Sep 21, 2011

Fitch rates PLN with BB+, outlook positive

Fitch Ratings has assigned Indonesia-based PT Perusahaan Listrik Negara (Persero) (PLN) a long-term foreign-currency issuer default rating (IDR) of BB+ with a positive outlook. 
"PLN's rating reflects very strong legal, operating and strategic linkages with its parent - Republic of Indonesia [BB+/Positive], which warrants an equalisation of ratings with those of Indonesia under Fitch's parent and subsidiary linkage methodology," said Sajal Kishore, Director in Fitch's Asia Pacific Energy & Utilities team, in a press statement today.

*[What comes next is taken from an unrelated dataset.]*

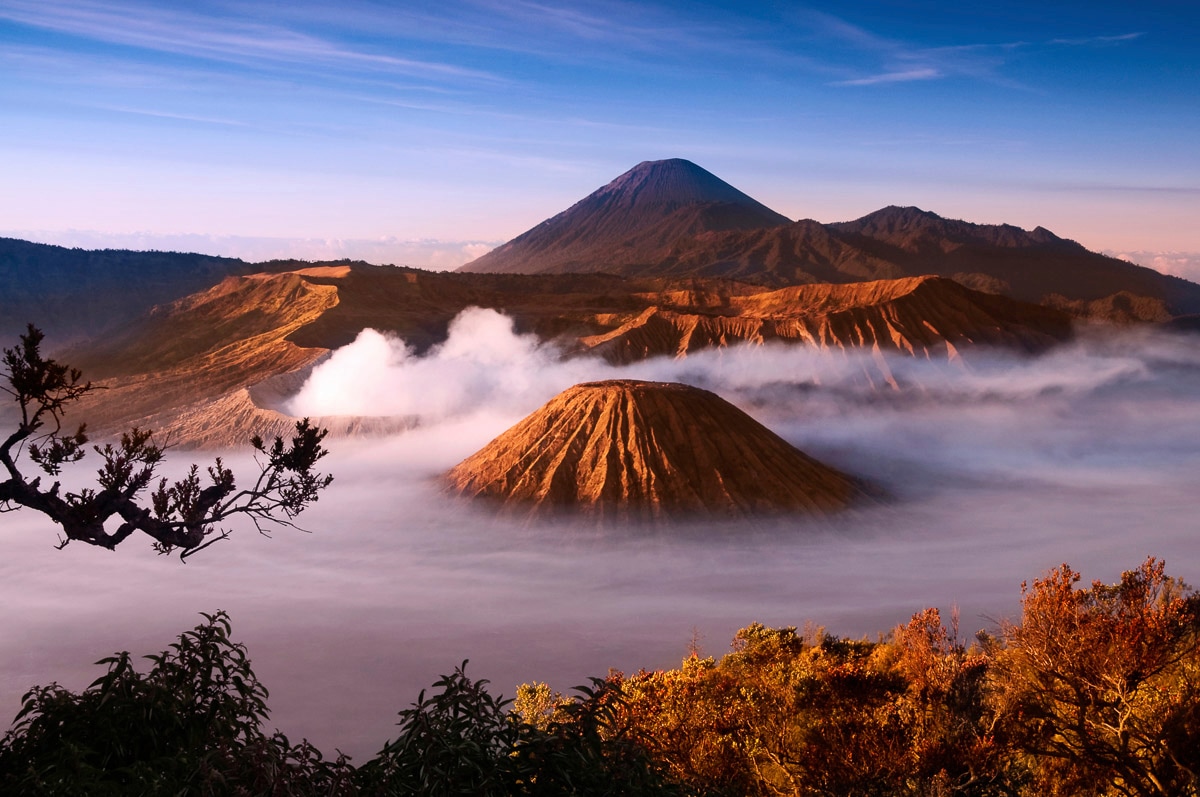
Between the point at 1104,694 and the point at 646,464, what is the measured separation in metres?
46.9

PLN's IDR benefits from strong tangible support from the sovereign, in particular, the substantial subsidies it receives through an established mechanism. 

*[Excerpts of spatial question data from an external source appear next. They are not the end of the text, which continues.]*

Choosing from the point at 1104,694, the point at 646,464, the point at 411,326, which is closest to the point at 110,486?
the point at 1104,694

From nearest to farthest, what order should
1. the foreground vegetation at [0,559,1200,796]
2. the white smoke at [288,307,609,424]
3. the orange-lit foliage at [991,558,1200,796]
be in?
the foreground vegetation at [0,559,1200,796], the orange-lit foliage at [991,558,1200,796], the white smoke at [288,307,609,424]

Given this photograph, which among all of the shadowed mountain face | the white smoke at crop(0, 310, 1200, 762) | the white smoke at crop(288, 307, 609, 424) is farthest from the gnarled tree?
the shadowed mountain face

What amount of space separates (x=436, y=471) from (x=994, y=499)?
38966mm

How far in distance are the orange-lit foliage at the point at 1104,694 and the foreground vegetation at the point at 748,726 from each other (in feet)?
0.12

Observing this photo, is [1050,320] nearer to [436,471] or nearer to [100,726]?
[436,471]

As the electricity tariffs that PLN is allowed to charge, approved by the Indonesian Parliament, are below its costs of production, the government pays PLN a compensating subsidy and a public service obligation margin. 
This allows PLN to cover its operating expenses, including depreciation, interest and financing costs and to partially meet its capex requirements. 
In addition, the government provides support in the form of direct loans at concessional terms, with loans from multinational agencies, equity, through soft loans from its development funds, assistance in fuel supplies by mitigating some of PLN's volume and price risks and guarantees for bank loans related to the first phase of its fast track programme.
PLN's dominant generation capacity and position as the owner and operator of the monopoly network and electricity supply businesses underpin its economic and strategic importance to the functioning of the Indonesian economy. 
PLN is critical to the execution of the national electricity policy and for Indonesia to meet its industrialisation and economic growth objectives.
However, its standalone credit profile is weaker than that of its parent due to high leverage levels and exposure to high fuel costs. 
PLN has a large debt-funded capex programme to increase generation capacity and related network assets. 
Provided that project execution risk is successfully managed, PLN's operating margins should improve over the next five years, with new generation capacity fuelled by cheaper coal supplies. 
PLN's rating will be negatively affected by any negative rating action on Indonesia. A negative rating action can also arise if the linkages with the sovereign weaken, although Fitch does not expect PLN's policy role or support from the sovereign to wane in the medium term.
Conversely, PLN's ratings will be upgraded if Indonesia's ratings are upgraded, provided there is no weakening of the legal, operational and strategic ties with the state.

Disclosure: No position at the stock mentioned above.